Gianrico Carofiglio descrive spesso Guerrieri in modo preciso. C’è qualche caratteristica fisica del libro che ha voluto mantenere a tutti i costi e qualcosa che invece ha deciso di cambiare per renderlo più vicino al suo stile recitativo”?
Io ho lavorato molto sul modo di camminare introverso, che è tipico di Guido Guerrieri. Lui cammina spesso guardando per terra, osserva la realtà che lo circonda soltanto quando è realmente interessato. È uno che cerca di passare inosservato nella vita di tutti i giorni e fa esattamente il contrario quando è sul suo campo di battaglia, che è il mondo giuridico, dove ha un successo incredibile. È un uomo chiuso, si è appena separato dalla moglie ed è in un momento di profonda sofferenza personale.

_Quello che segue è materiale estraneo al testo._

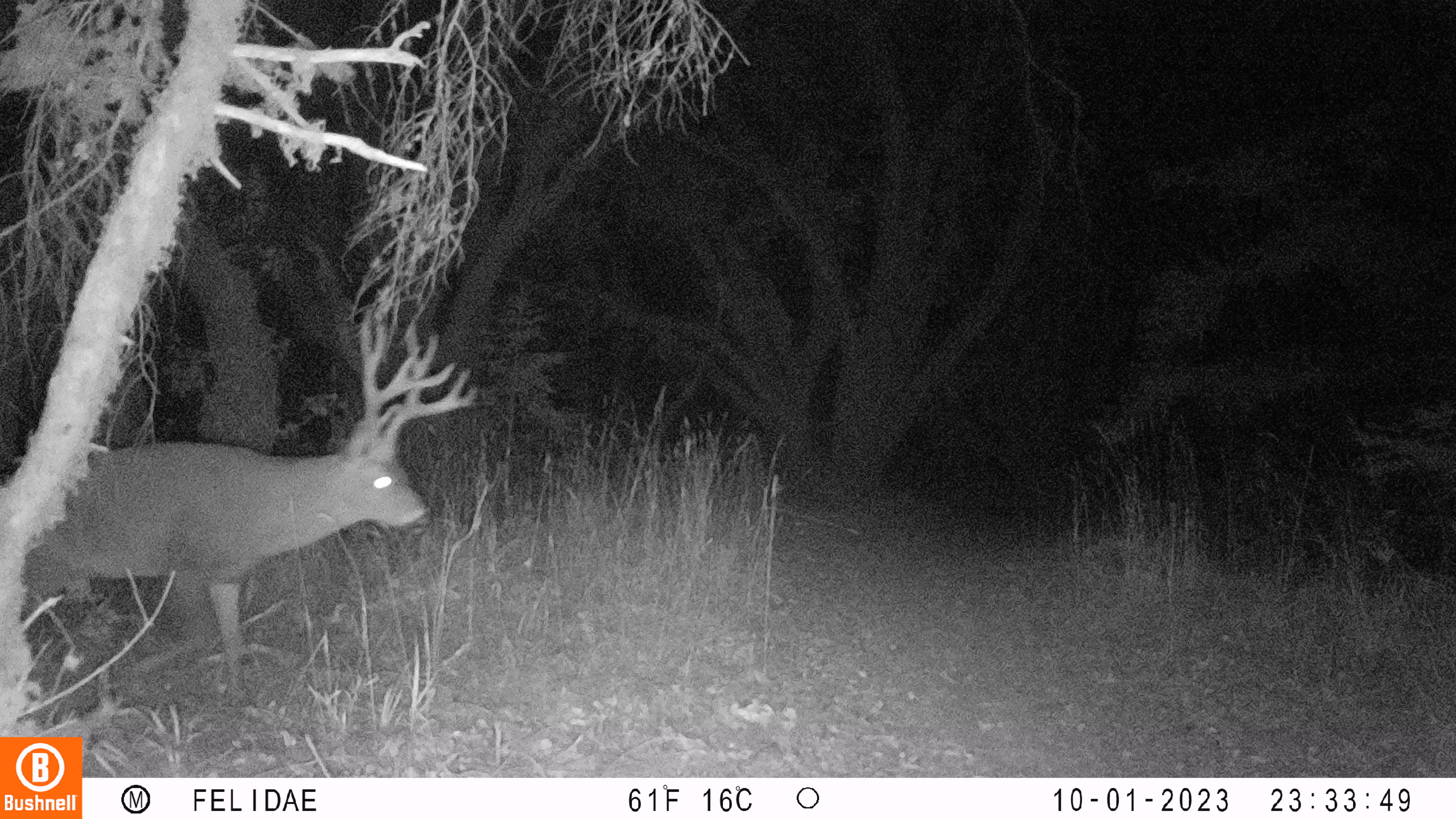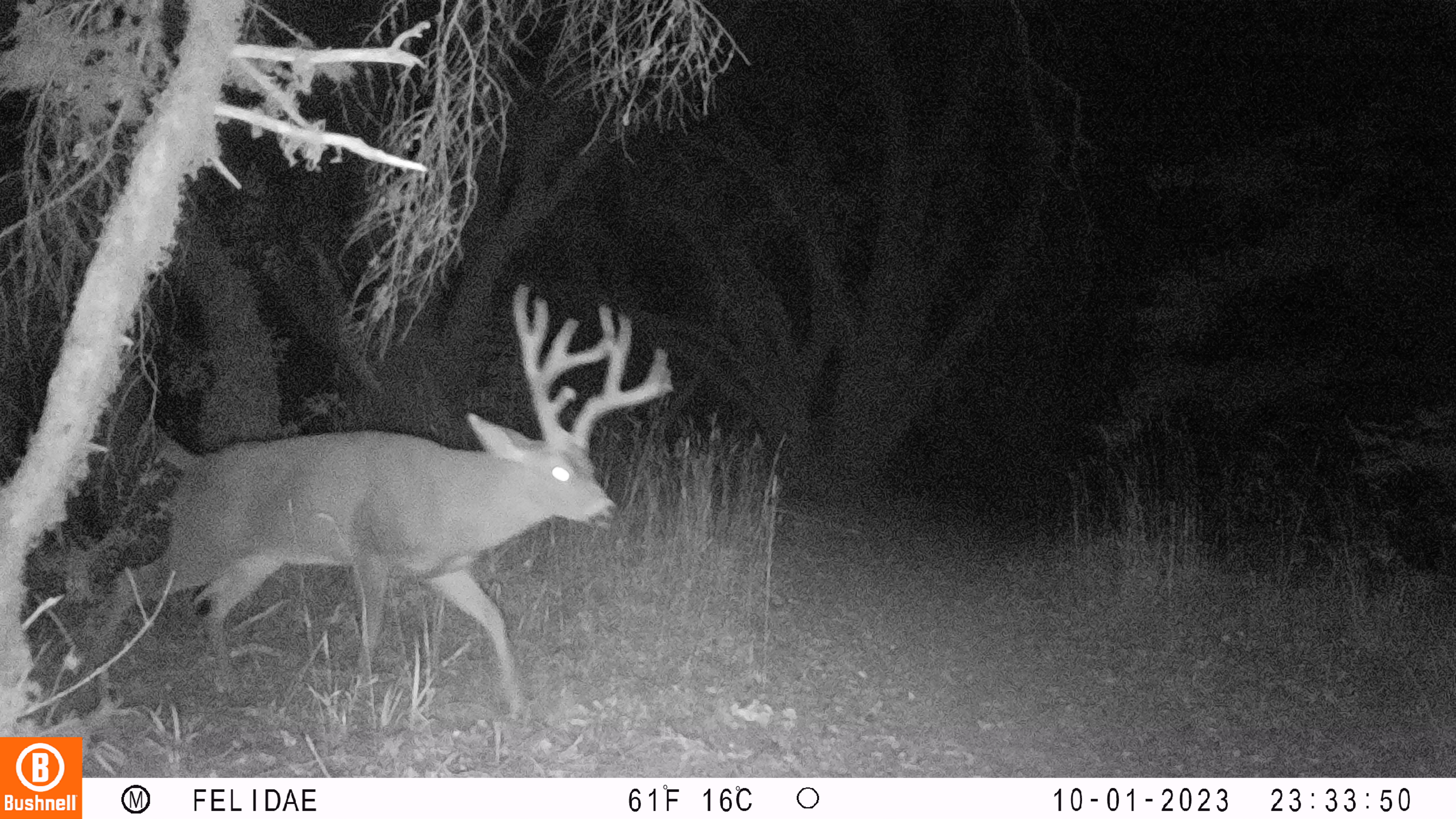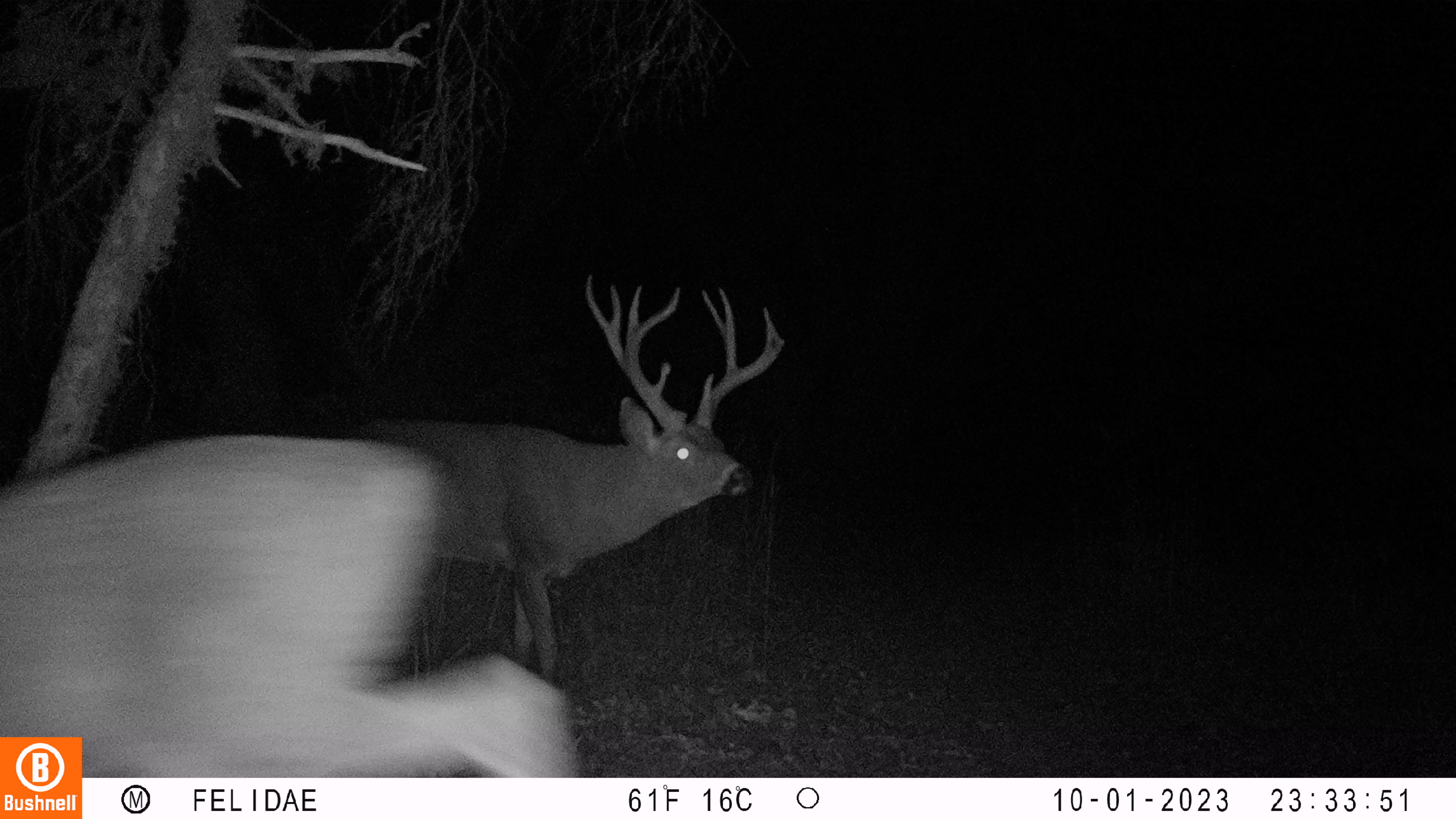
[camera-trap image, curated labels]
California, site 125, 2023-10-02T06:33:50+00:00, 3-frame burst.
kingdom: Animalia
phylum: Chordata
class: Mammalia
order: Artiodactyla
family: Cervidae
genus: Odocoileus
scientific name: Odocoileus hemionus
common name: mule deer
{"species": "mule deer (Odocoileus hemionus)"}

Quanto l’architettura di Bari o la luce della Puglia hanno influenzato il suo modo di stare nel personaggio e di creare la storia?

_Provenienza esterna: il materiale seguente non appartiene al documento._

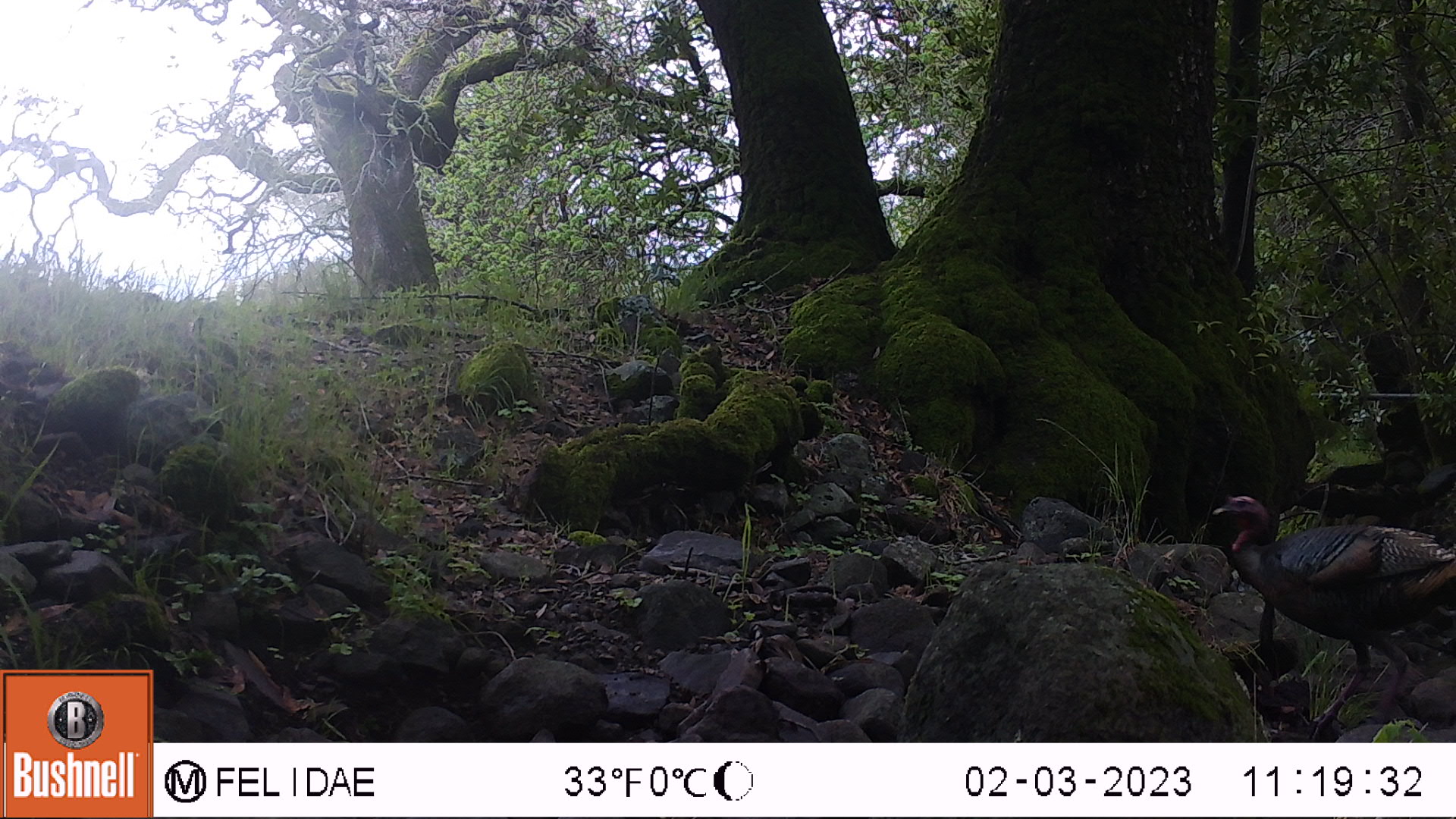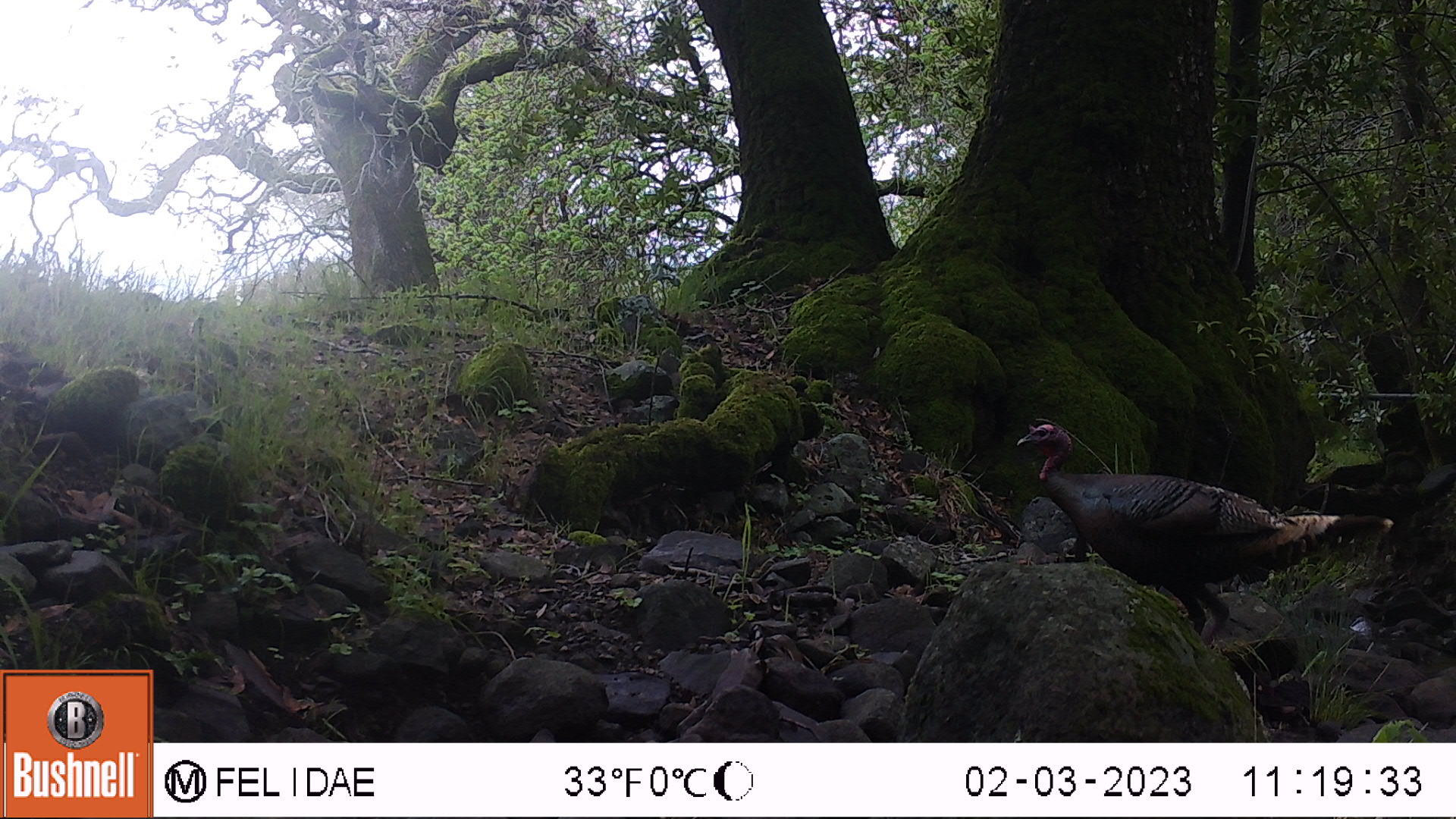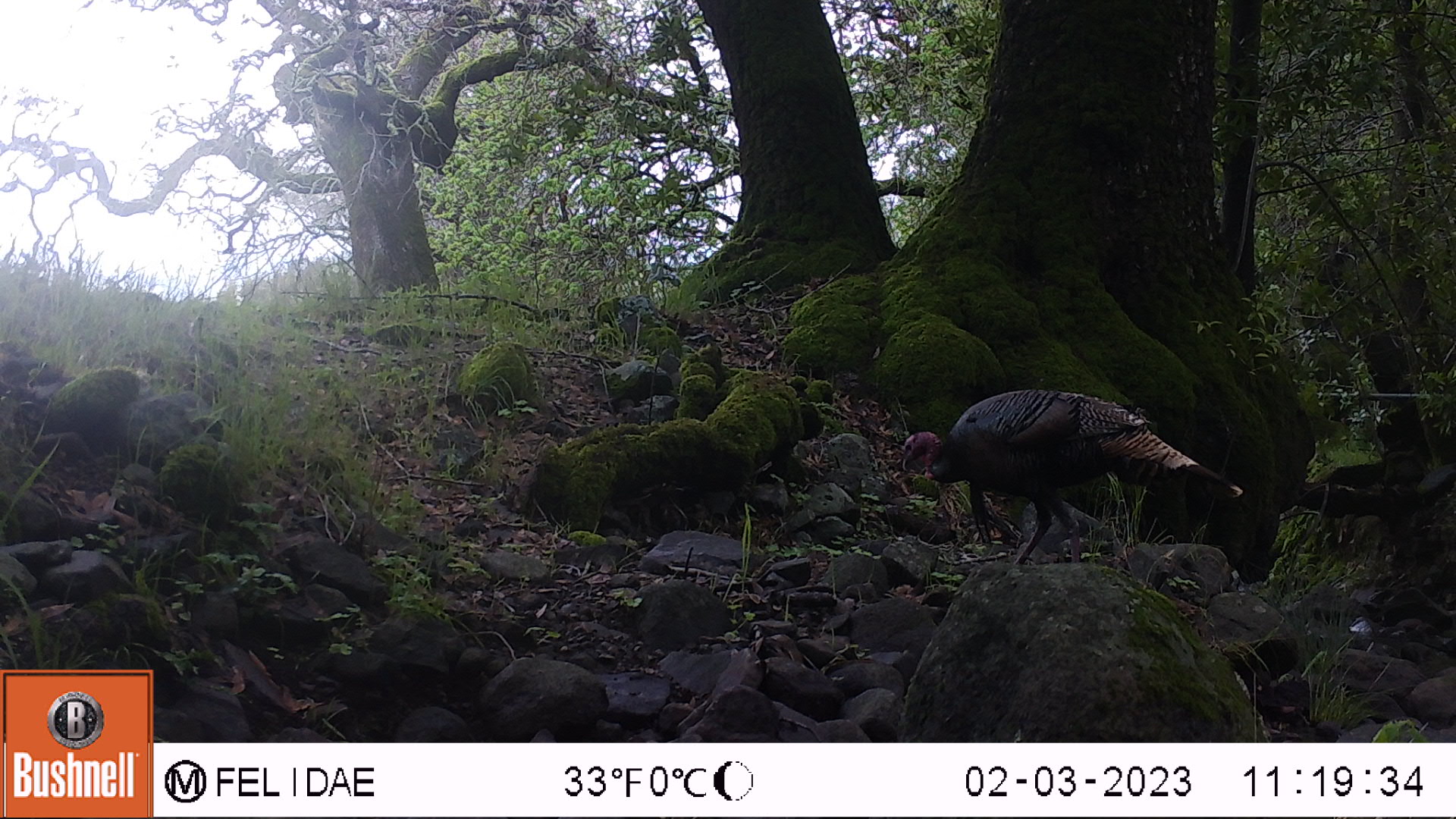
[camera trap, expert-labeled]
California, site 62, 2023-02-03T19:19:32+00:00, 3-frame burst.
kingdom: Animalia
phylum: Chordata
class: Aves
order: Galliformes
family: Phasianidae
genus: Meleagris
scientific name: Meleagris gallopavo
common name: turkey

Tantissimo. Per me è stata l’occasione di conoscere finalmente Bari, dato che vi ero sempre stato fugacemente per via dei miei impegni teatrali oppure in occasione del Bifest. Rispetto al passato, ho scoperto una città rinata grazie alle amministrazioni che in questi anni hanno lavorato molto sia sull’orgoglio dei baresi che sulla bellezza del luogo. Nel conoscere gli abitanti, ho anche capito che in questa città c’è un grande rispetto per la privacy e una grande eleganza.

Per me è una città bellissima, grande ma non eccessivamente, situata in un luogo fantastico. Attraverso l’occhio di Tavarelli, abbiamo raccontato anche una Bari notturna, misteriosa e un po’ malinconica. Un elemento, quello della malinconia, che è il vero protagonista di questa serie.
Spesso si dice che la Rai debba bilanciare l’intrattenimento con l’impegno civile. Portare un personaggio complesso come Guerrieri in prima serata è una sfida o un rischio per gli ascolti?
Questa è una serie drammatica ma anche di forte intrattenimento, soprattutto grazie alla penna di Gianrico Carofiglio. Chi inizierà a vederla, non potrà staccarsi dallo schermo, perché la ricostruzione dei casi di omicidio è veramente appassionante. Lo stesso succede anche quando si legge un libro dell’autore. Personalmente, alla Rai ho fatto delle serie che hanno avuto grandi ascolti e alle quali la gente si è affezionata. Penso ad esempio a Un Professore o a I Bastardi di Pizzofalcone. Spero quindi che la fiducia che ho cercato di costruirmi negli spettatori aiuti anche questa serie ad essere seguita e a fare dei numeri. Non è una serie impopolare, ma popolare, che rappresenta ognuno di noi. Tutti abbiamo difetti, Guido Guerrieri ne è pieno.